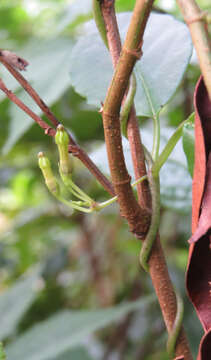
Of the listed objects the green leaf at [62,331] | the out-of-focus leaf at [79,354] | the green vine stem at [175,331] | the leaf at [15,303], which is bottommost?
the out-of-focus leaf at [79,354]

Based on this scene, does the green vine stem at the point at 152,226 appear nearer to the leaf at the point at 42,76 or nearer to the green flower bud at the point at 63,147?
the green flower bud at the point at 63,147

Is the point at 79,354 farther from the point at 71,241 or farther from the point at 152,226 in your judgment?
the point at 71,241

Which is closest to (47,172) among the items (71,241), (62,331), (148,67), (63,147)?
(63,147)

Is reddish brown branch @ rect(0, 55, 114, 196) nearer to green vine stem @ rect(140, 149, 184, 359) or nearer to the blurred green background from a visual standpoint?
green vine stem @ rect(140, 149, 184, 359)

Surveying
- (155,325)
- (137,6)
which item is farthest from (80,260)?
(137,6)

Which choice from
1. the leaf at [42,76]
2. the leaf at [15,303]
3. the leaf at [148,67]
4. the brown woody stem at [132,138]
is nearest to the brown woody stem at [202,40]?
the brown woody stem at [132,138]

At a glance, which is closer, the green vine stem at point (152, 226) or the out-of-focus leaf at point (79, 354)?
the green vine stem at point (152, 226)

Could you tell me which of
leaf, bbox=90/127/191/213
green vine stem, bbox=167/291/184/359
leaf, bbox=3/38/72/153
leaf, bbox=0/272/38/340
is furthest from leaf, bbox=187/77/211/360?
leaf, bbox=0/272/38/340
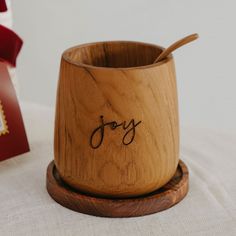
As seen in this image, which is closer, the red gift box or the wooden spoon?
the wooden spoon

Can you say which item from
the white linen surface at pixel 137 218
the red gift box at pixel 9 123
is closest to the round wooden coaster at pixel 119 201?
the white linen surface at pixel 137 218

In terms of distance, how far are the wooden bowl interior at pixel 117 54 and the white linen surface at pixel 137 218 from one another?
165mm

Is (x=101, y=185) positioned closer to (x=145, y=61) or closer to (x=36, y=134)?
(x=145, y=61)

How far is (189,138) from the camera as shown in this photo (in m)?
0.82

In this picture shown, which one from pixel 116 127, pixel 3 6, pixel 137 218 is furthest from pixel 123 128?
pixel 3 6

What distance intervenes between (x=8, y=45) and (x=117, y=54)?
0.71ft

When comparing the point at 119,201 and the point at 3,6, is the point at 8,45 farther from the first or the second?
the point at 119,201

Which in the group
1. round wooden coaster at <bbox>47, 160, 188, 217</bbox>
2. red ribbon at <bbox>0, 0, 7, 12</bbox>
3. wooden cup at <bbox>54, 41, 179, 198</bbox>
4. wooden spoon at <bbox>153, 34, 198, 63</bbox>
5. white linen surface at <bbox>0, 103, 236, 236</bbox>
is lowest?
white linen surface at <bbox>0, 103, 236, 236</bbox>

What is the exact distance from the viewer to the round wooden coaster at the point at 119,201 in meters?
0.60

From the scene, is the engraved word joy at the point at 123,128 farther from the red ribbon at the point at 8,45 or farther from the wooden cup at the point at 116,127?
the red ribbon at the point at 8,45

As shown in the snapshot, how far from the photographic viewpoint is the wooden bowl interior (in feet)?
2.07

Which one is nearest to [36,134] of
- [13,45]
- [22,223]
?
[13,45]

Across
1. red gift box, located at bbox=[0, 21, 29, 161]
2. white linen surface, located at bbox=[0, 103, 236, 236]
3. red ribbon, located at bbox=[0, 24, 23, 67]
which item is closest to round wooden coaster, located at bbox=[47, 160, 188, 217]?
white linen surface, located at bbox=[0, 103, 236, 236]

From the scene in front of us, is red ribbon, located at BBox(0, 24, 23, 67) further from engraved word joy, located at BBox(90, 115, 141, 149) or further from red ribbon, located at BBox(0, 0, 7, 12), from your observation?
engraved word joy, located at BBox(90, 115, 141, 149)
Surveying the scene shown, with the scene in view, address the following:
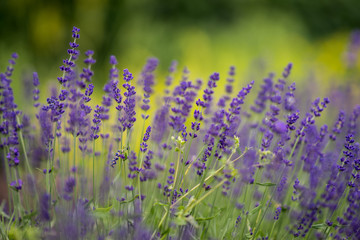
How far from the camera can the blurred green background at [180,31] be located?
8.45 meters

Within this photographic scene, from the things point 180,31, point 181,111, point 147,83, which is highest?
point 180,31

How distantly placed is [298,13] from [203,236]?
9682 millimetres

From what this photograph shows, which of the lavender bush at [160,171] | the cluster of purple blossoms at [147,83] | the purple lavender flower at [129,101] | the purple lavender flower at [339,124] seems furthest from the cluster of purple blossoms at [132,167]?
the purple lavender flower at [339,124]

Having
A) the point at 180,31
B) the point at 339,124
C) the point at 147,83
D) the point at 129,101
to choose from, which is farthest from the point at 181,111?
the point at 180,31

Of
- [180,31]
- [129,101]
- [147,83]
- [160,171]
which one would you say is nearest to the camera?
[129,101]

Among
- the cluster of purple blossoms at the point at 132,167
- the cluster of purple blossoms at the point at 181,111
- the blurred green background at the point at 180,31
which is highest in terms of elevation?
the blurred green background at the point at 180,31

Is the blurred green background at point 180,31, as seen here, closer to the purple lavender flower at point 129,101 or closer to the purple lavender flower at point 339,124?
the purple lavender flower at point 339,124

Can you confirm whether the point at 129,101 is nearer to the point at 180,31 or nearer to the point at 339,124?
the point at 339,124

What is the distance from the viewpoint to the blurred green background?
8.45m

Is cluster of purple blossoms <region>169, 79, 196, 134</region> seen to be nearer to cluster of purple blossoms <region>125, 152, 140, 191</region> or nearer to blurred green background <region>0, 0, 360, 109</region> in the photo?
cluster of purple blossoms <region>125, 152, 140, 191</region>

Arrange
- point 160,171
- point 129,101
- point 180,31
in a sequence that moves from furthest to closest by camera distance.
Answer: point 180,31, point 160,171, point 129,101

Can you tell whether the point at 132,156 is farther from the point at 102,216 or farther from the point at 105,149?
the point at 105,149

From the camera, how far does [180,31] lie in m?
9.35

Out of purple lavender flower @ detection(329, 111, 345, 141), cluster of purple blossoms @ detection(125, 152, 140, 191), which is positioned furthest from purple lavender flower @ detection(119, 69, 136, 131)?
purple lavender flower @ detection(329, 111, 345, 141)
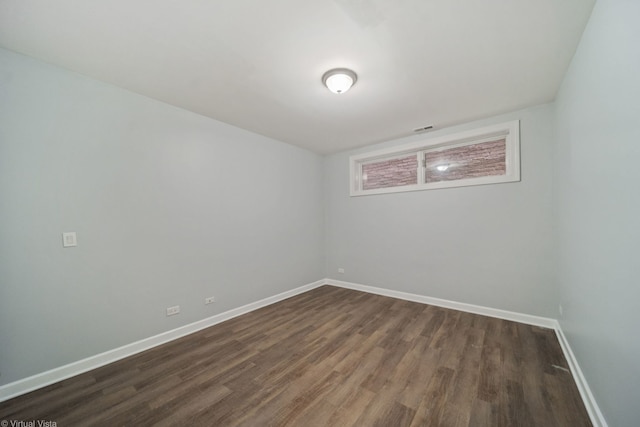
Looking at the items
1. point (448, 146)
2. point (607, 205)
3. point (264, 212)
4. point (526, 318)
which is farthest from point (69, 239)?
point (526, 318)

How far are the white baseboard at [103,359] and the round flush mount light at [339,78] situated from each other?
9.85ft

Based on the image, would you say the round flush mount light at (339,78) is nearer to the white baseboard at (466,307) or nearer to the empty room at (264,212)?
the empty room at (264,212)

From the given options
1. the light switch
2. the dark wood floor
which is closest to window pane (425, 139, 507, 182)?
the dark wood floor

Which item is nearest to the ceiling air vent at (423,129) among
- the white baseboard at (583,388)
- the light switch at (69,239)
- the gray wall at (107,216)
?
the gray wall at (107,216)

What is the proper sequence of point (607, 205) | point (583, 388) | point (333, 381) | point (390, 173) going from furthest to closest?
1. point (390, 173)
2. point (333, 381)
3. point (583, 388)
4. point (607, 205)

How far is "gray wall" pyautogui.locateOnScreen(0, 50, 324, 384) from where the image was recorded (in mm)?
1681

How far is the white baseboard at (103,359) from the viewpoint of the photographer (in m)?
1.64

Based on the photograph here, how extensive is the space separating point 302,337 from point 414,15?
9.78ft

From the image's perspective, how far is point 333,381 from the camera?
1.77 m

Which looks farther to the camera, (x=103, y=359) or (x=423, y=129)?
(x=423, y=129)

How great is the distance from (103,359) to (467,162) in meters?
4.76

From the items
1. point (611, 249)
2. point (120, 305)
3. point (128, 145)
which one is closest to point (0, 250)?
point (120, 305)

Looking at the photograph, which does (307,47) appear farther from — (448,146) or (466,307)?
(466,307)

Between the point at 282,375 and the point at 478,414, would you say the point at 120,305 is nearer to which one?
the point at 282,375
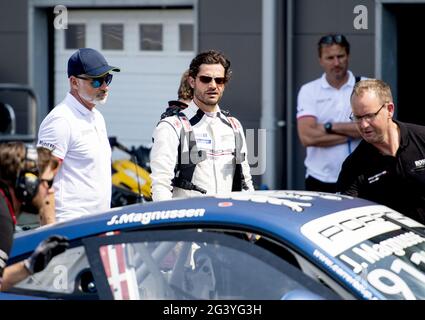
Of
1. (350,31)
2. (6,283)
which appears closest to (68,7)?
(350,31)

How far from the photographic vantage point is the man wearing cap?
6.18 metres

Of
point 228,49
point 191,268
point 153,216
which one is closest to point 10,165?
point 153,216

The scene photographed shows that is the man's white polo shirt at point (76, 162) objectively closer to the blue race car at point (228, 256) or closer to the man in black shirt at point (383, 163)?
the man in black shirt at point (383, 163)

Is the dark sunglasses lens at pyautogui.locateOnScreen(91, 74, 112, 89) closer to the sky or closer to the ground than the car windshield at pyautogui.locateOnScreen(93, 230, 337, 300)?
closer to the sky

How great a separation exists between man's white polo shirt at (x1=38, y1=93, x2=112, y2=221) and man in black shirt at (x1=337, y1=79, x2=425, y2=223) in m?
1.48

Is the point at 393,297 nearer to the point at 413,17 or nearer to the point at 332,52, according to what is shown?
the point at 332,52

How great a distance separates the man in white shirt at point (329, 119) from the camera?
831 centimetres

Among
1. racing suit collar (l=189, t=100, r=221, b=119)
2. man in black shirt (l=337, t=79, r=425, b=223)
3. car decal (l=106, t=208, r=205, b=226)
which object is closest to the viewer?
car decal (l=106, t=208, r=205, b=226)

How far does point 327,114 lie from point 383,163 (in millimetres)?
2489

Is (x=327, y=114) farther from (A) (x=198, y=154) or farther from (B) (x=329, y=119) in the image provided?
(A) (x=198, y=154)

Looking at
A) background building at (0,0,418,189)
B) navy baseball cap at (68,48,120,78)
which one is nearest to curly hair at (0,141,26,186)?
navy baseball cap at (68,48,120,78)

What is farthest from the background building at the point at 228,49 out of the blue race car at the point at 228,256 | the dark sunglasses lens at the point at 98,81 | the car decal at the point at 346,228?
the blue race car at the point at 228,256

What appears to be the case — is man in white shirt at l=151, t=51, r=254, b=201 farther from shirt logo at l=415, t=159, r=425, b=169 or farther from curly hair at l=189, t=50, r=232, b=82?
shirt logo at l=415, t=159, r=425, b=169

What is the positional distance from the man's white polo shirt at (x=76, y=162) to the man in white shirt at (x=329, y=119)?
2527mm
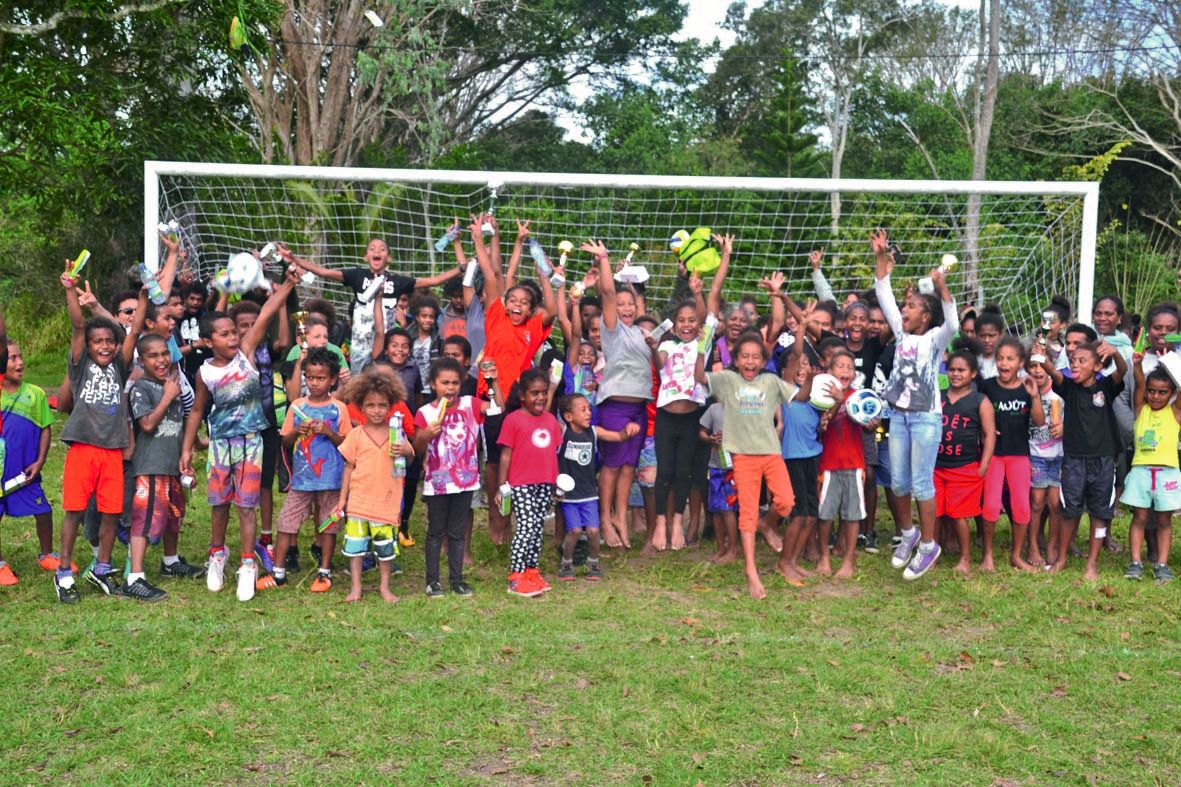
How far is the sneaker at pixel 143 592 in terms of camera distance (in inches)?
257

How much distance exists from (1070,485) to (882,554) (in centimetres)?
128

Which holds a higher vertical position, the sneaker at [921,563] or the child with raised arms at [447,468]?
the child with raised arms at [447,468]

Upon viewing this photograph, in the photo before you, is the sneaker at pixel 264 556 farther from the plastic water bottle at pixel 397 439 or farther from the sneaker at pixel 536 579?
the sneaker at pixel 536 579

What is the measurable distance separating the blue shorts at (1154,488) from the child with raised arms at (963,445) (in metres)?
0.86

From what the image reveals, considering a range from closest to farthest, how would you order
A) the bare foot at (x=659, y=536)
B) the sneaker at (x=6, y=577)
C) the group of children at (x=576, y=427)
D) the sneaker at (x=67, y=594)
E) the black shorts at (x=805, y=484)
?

## Directions
From the line containing "Which holds a" through the final line of the listing above, retype every line exactly; leave out everything else.

## The solution
Which holds a higher vertical position, the sneaker at [921,563] or the child with raised arms at [447,468]?
the child with raised arms at [447,468]

Upon viewing this photograph, in the photo before you, is the sneaker at pixel 264 556 farther from the plastic water bottle at pixel 397 439 or farther from the sneaker at pixel 536 579?
the sneaker at pixel 536 579

What is the measurable distance separating the blue shorts at (1154,488) from the child with raised arms at (963,445) (in metres)?
0.86

From what the image reveals, considering a range from closest to farthest, how would you order
A) the bare foot at (x=659, y=536)
B) the sneaker at (x=6, y=577)
C) the group of children at (x=576, y=427)
D) the sneaker at (x=67, y=594)
E) the black shorts at (x=805, y=484)
?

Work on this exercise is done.